С головой, забитой подобными мыслями, я пускаюсь в путь. Рассчитываю за один день покрыть по асфальтированной дороге расстояние в двести двадцать шесть километров, что отделяют меня от Нджобы. А после Нджобы начнется грунтовка. После 42 километров проеду деревню Нфоум, а за ней – Кугулё.

Поблизости от селения Канго, перед мостом через реку Мбе, мое внимание привлекает какой-то ребенок: у него в руках мертвое животное. Останавливаюсь и прошу мальчика подойти. Он показывает мне животное, покрытое коротким коричневым мехом с черными пятнами, с очень длинным полосатым хвостом. Мальчик, симпатично и беззубо улыбаясь, демонстрирует свою добычу, а я фотографирую.
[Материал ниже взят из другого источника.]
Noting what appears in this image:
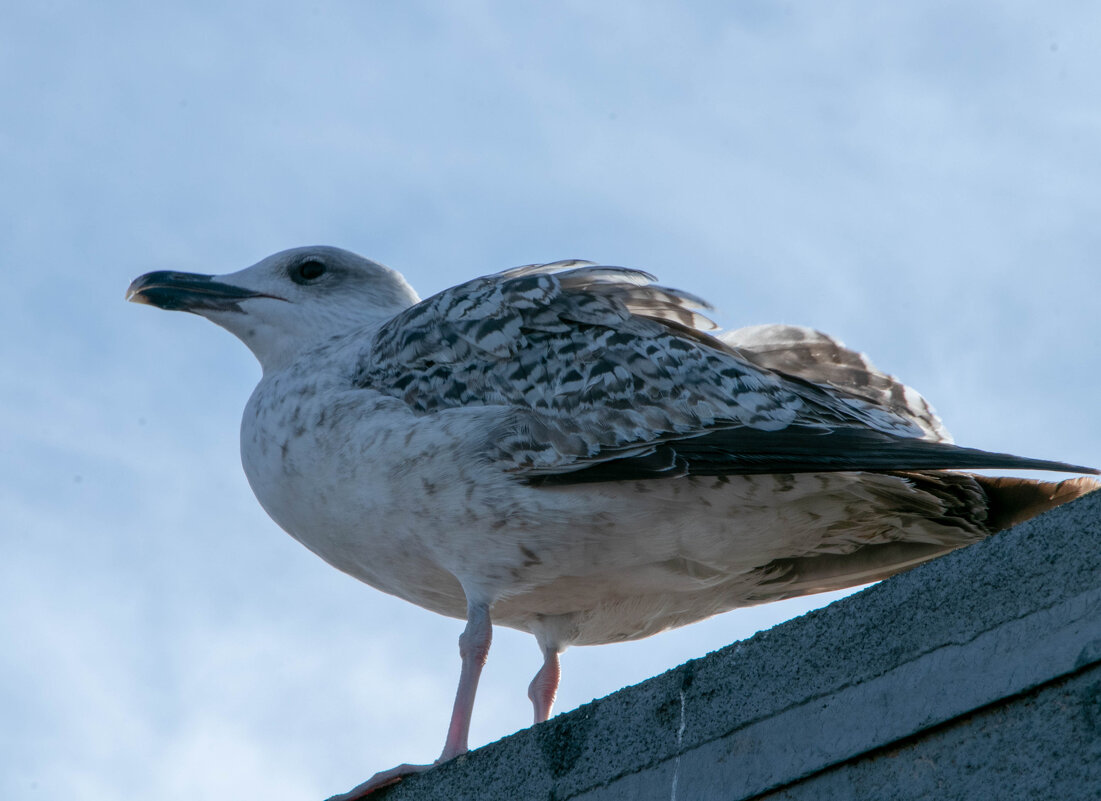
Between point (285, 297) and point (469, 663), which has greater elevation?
point (285, 297)

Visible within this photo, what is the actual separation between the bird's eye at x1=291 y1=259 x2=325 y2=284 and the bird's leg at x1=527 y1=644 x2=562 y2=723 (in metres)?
1.99

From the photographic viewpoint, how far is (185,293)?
6242mm

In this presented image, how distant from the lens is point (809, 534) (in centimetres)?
502

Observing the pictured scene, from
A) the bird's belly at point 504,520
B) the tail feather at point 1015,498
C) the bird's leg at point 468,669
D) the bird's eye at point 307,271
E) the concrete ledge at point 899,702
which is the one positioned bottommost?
the concrete ledge at point 899,702

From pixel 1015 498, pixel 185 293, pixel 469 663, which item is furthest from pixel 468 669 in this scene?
pixel 185 293

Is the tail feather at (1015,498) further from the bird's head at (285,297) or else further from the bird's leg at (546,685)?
the bird's head at (285,297)

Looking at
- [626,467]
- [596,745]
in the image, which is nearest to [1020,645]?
[596,745]

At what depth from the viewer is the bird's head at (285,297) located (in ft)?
20.1

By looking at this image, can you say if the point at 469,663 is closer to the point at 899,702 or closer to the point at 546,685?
the point at 546,685

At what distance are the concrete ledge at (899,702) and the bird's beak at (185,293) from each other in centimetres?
324

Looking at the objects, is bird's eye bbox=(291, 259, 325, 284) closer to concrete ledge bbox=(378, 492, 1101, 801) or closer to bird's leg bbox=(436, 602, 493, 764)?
bird's leg bbox=(436, 602, 493, 764)

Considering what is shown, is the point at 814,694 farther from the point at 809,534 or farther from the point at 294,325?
the point at 294,325

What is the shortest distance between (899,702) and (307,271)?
404cm

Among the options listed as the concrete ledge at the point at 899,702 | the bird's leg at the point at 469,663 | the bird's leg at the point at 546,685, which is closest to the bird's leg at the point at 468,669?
the bird's leg at the point at 469,663
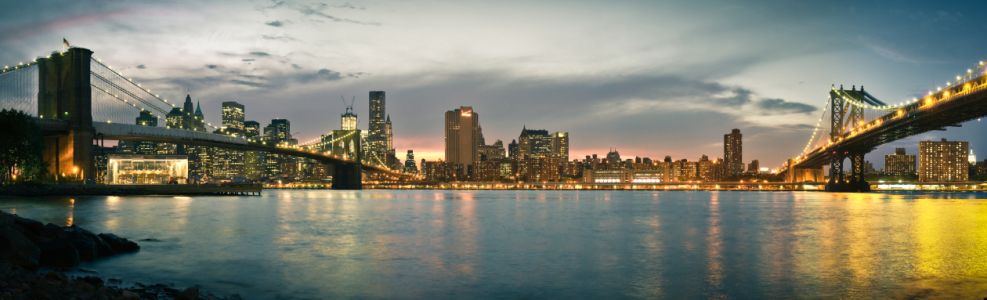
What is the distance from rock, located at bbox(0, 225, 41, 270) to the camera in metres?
12.3

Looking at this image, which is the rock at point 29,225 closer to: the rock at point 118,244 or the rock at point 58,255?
the rock at point 118,244

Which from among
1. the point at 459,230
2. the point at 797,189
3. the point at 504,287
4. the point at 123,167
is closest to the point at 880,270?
the point at 504,287

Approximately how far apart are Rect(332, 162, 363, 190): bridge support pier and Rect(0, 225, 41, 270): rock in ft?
396

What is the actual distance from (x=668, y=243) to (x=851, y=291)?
10.9 m

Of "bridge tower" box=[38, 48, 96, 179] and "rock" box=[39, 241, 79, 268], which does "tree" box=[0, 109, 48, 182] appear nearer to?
"bridge tower" box=[38, 48, 96, 179]

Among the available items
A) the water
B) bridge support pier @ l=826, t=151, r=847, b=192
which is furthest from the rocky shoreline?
bridge support pier @ l=826, t=151, r=847, b=192

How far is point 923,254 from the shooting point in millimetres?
19516

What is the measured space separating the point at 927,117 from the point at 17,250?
66883 millimetres

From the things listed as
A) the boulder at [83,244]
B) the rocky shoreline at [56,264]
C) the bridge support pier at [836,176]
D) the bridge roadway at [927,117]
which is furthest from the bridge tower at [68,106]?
the bridge support pier at [836,176]

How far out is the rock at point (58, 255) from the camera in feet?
47.2

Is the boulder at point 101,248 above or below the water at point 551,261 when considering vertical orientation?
above

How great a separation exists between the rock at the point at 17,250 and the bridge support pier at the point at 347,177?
121 m

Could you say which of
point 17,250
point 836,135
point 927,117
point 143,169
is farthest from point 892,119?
point 143,169

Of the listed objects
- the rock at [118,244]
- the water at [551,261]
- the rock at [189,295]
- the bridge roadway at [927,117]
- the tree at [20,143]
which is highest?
the bridge roadway at [927,117]
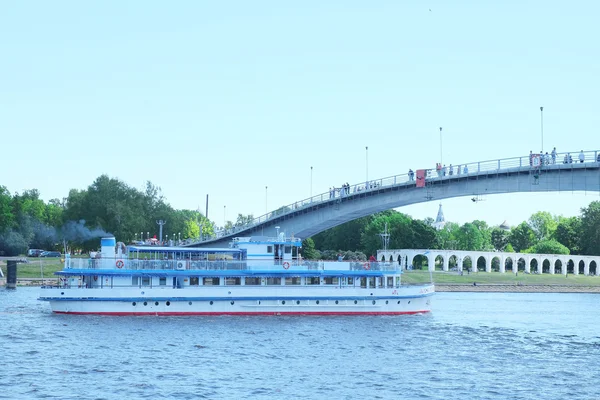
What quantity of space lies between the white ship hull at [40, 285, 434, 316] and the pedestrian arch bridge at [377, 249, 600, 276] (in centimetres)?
6902

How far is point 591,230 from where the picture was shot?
569 ft

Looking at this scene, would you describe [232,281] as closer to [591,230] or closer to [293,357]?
[293,357]

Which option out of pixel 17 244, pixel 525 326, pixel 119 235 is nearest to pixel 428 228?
pixel 119 235

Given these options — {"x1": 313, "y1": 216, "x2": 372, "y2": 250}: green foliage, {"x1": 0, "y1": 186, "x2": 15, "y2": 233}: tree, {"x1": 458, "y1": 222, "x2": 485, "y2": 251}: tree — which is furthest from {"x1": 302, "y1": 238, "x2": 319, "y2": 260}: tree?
{"x1": 458, "y1": 222, "x2": 485, "y2": 251}: tree

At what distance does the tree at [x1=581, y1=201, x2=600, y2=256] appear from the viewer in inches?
6727

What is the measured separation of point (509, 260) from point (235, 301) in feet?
347

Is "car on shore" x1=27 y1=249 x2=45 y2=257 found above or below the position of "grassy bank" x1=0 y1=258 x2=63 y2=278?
above

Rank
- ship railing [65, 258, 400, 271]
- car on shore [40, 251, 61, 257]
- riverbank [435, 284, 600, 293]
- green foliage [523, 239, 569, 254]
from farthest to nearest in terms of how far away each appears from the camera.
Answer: green foliage [523, 239, 569, 254] → car on shore [40, 251, 61, 257] → riverbank [435, 284, 600, 293] → ship railing [65, 258, 400, 271]

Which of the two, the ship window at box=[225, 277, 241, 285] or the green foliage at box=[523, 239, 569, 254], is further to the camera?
the green foliage at box=[523, 239, 569, 254]

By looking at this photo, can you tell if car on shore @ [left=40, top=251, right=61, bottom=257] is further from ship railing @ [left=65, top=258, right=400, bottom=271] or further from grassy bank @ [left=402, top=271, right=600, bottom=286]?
ship railing @ [left=65, top=258, right=400, bottom=271]

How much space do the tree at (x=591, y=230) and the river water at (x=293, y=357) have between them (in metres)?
103

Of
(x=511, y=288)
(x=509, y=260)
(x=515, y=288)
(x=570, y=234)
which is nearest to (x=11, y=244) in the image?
(x=511, y=288)

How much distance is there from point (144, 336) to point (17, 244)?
77.3 meters

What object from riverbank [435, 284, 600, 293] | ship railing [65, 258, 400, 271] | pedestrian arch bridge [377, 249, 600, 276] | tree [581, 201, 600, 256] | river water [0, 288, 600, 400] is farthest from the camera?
tree [581, 201, 600, 256]
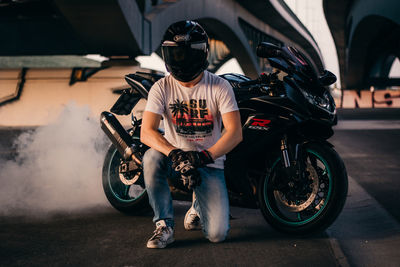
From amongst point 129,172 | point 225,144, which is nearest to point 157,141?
point 225,144

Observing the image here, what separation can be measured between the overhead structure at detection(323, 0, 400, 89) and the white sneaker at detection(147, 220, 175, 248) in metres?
26.6

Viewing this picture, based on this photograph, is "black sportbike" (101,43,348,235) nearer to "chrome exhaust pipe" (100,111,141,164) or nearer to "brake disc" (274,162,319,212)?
"brake disc" (274,162,319,212)

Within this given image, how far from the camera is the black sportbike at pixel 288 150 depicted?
316cm

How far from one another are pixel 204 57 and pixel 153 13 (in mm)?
17422

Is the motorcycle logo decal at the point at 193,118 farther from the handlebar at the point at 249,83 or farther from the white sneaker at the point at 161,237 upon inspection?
the white sneaker at the point at 161,237

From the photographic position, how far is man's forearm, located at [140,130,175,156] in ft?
9.86

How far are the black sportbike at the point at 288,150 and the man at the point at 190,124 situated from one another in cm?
22

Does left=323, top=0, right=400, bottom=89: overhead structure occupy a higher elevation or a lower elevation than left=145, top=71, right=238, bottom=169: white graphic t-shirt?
higher

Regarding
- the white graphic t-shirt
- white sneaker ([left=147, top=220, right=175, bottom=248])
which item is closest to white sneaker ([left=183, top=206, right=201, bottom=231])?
white sneaker ([left=147, top=220, right=175, bottom=248])

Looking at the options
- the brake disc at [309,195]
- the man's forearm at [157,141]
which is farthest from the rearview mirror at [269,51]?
the man's forearm at [157,141]

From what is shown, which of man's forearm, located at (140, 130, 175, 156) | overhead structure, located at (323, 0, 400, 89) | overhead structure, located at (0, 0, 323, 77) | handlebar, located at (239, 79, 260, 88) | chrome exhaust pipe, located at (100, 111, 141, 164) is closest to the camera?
man's forearm, located at (140, 130, 175, 156)

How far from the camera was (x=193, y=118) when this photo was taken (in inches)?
124

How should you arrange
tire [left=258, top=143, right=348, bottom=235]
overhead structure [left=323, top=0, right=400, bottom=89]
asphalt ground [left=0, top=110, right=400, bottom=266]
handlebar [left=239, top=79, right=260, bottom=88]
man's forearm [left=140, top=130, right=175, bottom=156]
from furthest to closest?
overhead structure [left=323, top=0, right=400, bottom=89] < handlebar [left=239, top=79, right=260, bottom=88] < tire [left=258, top=143, right=348, bottom=235] < man's forearm [left=140, top=130, right=175, bottom=156] < asphalt ground [left=0, top=110, right=400, bottom=266]

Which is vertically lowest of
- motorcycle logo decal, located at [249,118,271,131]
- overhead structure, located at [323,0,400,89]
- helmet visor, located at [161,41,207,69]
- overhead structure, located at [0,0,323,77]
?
motorcycle logo decal, located at [249,118,271,131]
В Ойене придорожный щит сообщает, что я пересекаю экватор. Впервые в жизни делаю это на собственном транспортном средстве. Я ненадого останавливаюсь и пользуюсь присутствием других людей, чтобы они сфотографировали меня на память. На развилке дорог у Бифуна сворачиваю налево в направлении Нджоле, до него теперь уже только шестьдесят километров. В четыре часа дня добираюсь до цели. Въезжаю в город, он кажется мне весьма оживленным. Сразу же спрашиваю, где находится католическая миссия, в которой я намереваюсь попросить приюта. Миссия располагается на вершине невысокого холма, и, чтобы доехать до нее, надо пересечь мост и подняться наверх по каменистому откосу, стараясь быть очень внимательным и не упасть.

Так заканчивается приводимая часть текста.